Diese Situationen hinterfragt Sedlmeir auf seiner neuen CD „Import Export“ auf eine Art und Weise, wie es bisher kein auch noch so aufklärerisch wirken wollender Mensch tat. Geradezu investigativ.„Warum rocken wir?“ will Sedlmeier wissen, „ganz einfach, wir können nicht anders. Da fließt alles ein, was einen nicht loslässt. Was aber sonst kein Schwein interessiert.“
Genau darüber spricht Sedlmeir. Lässt nicht locker. Wird auch schon mal aufdringlich. Erzählt dadaesk, surreal oder kafkaesk von der schwarzen Katze, die es schafft, einen selbst zu Zeiten gleißenden Lichts in einen Tunnel zu geleiten. Von der Schaupielerkunst auf der großen Bühne des Lebens und der plötzlichen Erkenntnis, dass sie nicht mehr als eine Statistenrolle bereithält. Und natürlich vom Rock’n’Roll.
Rock’n’Roll Superstar
Er muss vom Rock’n’Roll singen; denn Musik ist nur Musik, wenn sie Rock’n’Roll ist. Und somit einen großen Star nach dem anderen hervorbringt. Einen echten Sedlmeir zum Beispiel. Und als Star will er dann behandelt werden. Deshalb und damit er auch gleich als solcher zu erkennen ist, hat er sich einige amtliche Accessoires zugelegt: Ein schiefes Grinsen, komischfarbene Anzüge, einige sogar mit goldenen Knöpfen (behauptet zumindest sein Tourkollege Oliver Maria Schmitt), schwarze, schicke Hemden, auch mit Schlips wurde er schon gesehen -und jetzt kommt’s- schneeweiße Feinstleder-Schuhe. Irgendwie schmierig kommt er daher, der in Berlin gestrandete Saarländer, der in Köln einen Zwischenstopp einlegte.
„Schmierig, gebe ich sofort zu“, wird sein Grinsen noch ein Stückchen schiefer, „so bist du nicht zu fassen. Da rutscht jeder ab.“
Sedlmeirs Rock’n’Roll-Show ist dann auch eine ziemlich einsame Angelegenheit, nämlich eine Einmann-Show-Band.

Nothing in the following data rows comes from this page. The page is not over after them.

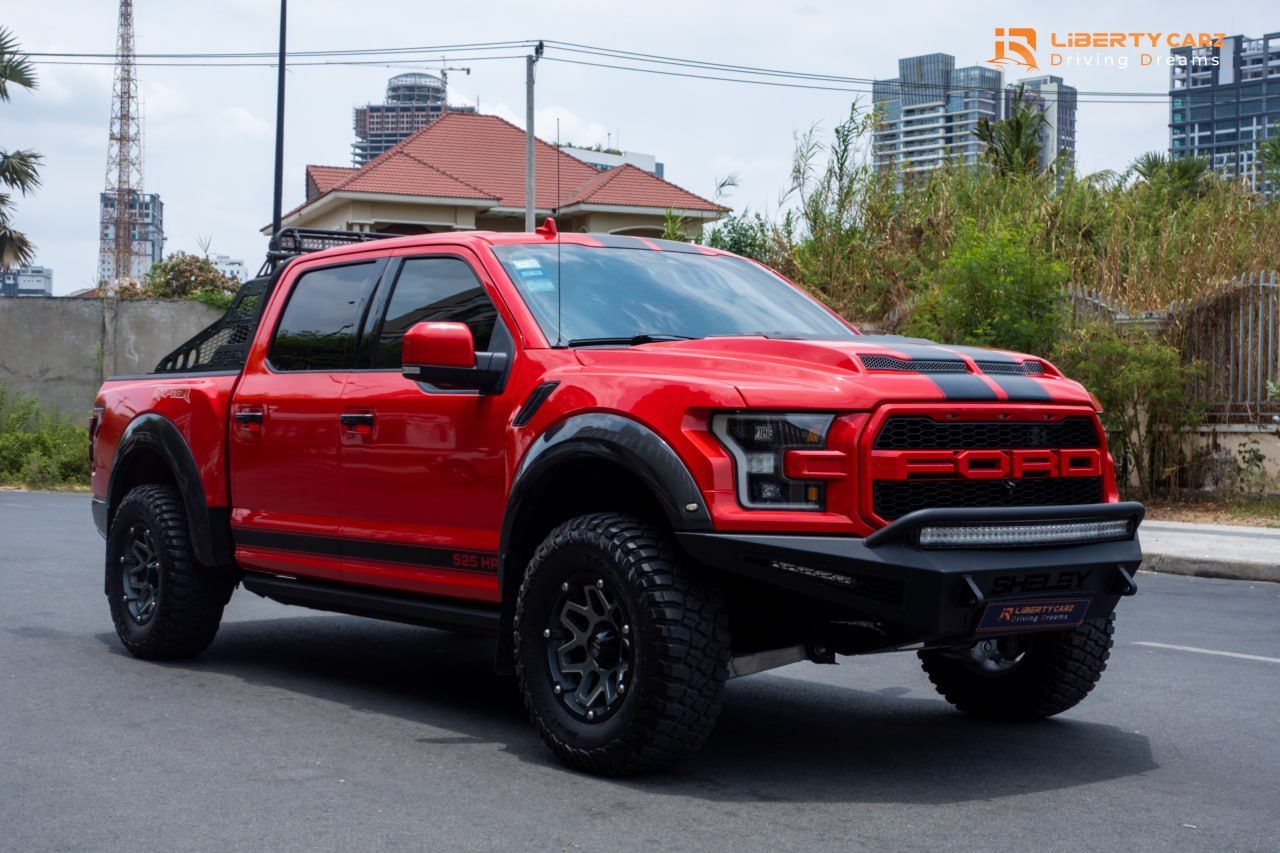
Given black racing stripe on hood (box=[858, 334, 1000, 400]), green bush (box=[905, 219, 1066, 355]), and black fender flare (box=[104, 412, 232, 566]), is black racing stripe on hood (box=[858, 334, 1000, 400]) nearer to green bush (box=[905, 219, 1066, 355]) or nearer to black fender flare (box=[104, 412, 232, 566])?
black fender flare (box=[104, 412, 232, 566])

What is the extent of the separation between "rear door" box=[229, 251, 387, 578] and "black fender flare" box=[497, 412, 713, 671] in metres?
1.23

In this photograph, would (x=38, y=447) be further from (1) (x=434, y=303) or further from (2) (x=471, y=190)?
(1) (x=434, y=303)

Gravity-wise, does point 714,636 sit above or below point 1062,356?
below

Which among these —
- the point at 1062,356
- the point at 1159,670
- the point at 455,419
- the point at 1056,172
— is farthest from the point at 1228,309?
the point at 455,419

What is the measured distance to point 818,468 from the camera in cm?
507

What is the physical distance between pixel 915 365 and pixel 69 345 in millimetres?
25515

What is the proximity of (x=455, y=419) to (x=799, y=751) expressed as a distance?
182 centimetres

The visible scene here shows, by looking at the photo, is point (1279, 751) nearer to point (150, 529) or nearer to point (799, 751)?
point (799, 751)

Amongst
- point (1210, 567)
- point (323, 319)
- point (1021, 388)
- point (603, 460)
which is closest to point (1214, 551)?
point (1210, 567)

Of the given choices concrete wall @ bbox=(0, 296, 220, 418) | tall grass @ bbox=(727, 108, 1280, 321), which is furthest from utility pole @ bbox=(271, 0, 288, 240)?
tall grass @ bbox=(727, 108, 1280, 321)

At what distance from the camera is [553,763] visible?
5.67 meters

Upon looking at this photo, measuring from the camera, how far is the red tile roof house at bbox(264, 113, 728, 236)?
41438mm

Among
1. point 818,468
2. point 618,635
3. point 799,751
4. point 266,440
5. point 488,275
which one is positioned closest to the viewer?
point 818,468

“Ich dachte mir, ich sollte mal eine Kirmes-Billig-Ausgabe einer Rock’n’Roll-Band zu machen“, skizziert er seine musikalische Vision, „und weiter dachte ich mir, das mache ich am Besten alleine. Schließlich geht es doch darum, dass man auch auf einem Quadratmeter die Sache übertreiben und auf den Punkt bringen kann.“
Doch auf „Import Export“ haben sich heimlich, vermutlich ohne Sedlmeirs Wissen, einige Mitstreiter eingeschlichen, etwa eine ominöse Frau Müller, die einfach so mitsingt. Oder Lilo Love, die Sedlmeier den Trompetenmarsch bläst. Auf „2 Mann sind 1 Team“ konnte er sich gesangstechnisch nicht dem muskelbepackten Elektro-Punk-Bodybuilder Rummelsnuff erwehren. Den Begriff Rock’n’Roll interpretiert Sedlmeir absolut grenzfrei. Offen in alle Himmelsrichtungen. Doch bloß nicht zu viel Aufwand betreiben.
„Ich kann drei Akkorde“, singt Sedlmeir ein Loblied auf den Minimalismus, „das reicht, um sich ein Leben in Saus und Braus aufzubauen.“
In diesem Leben bringt leicht angepunkter Rock die Texte genauso zum Tanzen, wie wild vertracktes Elektrogefrickel oder verruchte, schwummrige Chanson. Einzelne Stücke schrammen hart an der Schlagergrenze entlang. Doch wen stört es? Sedlmeir offensichtlich nicht im Geringsten. Ob laut, ob leise und egal welches Genre. ER bringt immer stürmische und genial skurrile Rebellenmusik zum Vortrag.